When Saratoga’s track meet ran a spectator-less season in 2020, Nancy Underwood’s work at the Backstretch Employee Service Team (BEST) of Saratoga barely slowed down. After all, with the horses still running, the legion of backstretch workers who tend to the Thoroughbreds needed care as well. This year, with Saratoga Race Course back in full swing? Underwood and team toiled day and night, seven days a week, to ensure that all workers not only got the healthcare they needed but also felt part of a tight-knit community.

“Wednesday nights we do Bingo with 300 backstretch workers, and we do Sunday night dinners,” says Underwood, BEST’s Saratoga program director. “It’s how we touch them on a personal level to make sure they know us and will come to us when they need something.”

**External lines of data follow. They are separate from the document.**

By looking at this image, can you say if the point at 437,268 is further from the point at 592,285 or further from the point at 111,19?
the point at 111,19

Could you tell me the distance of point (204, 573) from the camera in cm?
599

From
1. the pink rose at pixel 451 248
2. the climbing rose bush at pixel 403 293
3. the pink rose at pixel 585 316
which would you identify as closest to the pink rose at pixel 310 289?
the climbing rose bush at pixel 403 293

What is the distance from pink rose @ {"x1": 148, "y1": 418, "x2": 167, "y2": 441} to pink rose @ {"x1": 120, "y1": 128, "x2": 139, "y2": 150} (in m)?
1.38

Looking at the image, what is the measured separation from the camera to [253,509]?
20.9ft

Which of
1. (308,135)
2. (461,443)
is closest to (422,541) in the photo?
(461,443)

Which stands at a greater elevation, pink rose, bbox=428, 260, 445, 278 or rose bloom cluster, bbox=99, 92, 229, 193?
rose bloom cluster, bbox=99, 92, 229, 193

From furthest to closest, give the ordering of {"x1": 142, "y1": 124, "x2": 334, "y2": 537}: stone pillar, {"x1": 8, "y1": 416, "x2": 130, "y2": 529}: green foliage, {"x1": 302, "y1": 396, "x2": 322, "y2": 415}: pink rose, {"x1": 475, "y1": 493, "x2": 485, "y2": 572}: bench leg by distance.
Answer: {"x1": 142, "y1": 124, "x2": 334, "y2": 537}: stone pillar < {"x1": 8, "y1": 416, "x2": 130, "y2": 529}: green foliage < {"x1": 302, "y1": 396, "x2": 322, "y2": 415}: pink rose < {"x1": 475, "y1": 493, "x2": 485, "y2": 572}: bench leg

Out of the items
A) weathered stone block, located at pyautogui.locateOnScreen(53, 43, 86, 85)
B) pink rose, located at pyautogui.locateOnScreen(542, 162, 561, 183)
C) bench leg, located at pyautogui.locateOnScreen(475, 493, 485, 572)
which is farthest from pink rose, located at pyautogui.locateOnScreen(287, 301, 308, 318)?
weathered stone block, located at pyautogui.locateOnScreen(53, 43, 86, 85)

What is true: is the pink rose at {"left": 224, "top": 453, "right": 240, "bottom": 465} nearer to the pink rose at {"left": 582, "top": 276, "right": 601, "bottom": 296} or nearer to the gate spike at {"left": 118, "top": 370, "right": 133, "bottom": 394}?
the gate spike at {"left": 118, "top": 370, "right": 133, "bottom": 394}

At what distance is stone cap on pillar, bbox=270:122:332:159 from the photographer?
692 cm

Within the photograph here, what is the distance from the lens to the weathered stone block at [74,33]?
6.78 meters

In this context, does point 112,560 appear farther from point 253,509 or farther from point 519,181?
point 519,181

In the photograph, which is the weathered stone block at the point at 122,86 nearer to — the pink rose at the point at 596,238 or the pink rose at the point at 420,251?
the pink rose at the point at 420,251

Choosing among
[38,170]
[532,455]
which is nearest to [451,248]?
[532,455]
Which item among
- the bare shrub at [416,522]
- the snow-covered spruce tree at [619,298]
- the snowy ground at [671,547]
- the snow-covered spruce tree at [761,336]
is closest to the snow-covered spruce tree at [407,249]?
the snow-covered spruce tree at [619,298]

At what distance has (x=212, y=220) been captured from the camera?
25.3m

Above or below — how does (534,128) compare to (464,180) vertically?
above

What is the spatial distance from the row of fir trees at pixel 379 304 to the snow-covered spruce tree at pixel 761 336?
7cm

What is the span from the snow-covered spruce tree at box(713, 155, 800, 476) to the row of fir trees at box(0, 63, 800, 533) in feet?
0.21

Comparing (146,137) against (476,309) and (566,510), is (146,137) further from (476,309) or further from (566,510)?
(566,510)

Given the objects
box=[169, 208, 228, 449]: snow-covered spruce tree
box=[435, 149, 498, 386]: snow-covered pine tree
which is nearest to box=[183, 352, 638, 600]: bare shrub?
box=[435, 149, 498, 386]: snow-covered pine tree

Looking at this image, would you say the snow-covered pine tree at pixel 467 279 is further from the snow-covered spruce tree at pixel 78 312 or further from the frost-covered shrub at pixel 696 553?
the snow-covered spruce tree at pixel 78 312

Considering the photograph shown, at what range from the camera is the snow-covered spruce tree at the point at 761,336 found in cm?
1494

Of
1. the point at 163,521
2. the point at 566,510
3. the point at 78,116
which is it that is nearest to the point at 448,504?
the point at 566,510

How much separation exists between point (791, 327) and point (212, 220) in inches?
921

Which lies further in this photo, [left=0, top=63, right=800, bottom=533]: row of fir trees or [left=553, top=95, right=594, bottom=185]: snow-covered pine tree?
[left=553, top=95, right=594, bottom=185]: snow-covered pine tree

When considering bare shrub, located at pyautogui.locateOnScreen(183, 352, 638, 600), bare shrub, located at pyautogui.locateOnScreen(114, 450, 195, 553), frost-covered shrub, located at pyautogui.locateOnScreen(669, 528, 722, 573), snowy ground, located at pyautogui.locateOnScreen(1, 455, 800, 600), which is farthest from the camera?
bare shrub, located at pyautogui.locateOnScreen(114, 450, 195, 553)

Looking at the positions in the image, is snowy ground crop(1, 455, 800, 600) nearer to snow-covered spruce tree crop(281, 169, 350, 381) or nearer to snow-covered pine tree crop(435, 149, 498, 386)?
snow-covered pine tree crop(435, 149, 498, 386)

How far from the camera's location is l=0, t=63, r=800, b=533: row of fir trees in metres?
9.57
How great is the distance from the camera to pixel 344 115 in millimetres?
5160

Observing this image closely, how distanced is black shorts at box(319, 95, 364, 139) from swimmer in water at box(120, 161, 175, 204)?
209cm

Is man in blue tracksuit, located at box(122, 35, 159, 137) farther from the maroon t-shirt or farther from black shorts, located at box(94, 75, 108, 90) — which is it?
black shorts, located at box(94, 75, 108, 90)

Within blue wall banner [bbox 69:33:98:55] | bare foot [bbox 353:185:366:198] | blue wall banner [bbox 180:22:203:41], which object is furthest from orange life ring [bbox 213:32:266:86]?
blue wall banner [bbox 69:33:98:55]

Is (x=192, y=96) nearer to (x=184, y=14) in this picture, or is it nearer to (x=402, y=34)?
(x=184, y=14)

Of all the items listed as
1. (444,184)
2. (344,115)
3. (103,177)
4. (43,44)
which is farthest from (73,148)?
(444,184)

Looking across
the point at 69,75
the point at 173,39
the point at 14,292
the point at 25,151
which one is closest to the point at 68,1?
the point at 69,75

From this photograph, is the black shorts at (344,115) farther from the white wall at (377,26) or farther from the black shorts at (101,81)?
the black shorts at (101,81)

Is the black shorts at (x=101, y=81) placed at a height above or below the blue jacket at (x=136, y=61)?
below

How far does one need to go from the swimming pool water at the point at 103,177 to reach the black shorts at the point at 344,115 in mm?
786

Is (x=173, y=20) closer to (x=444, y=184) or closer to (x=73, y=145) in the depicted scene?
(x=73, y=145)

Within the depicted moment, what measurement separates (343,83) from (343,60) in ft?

Those needs run the gamut. The majority of the backstretch workers hail from Spanish-speaking areas, often countries where treating an ailment means simply popping into a pharmacy. Given the US’s confusing healthcare web, BEST operates a unique clinic that assists with everything from injuries to diabetes. If they have to travel for an appointment, the nonprofit secures transportation and a translator.

“One 18-year-old had never been to a doctor and came in with an untreated eye infection that had left him blind in one eye,” Underwood says. “He was a kid from the mountains of Guatemala and was terrified. They fit him with a prosthetic.”

Horse training goes well until November, and BEST works full-time until the very last horse and worker leaves. “We offer the most comprehensive services across the country,” she says. “But when they leave us, how do we prepare them? We make sure that prescriptions are set up for refills, role play asking for things they need. We push at the end of the season so when people come back in April, it’s not a crisis situation.”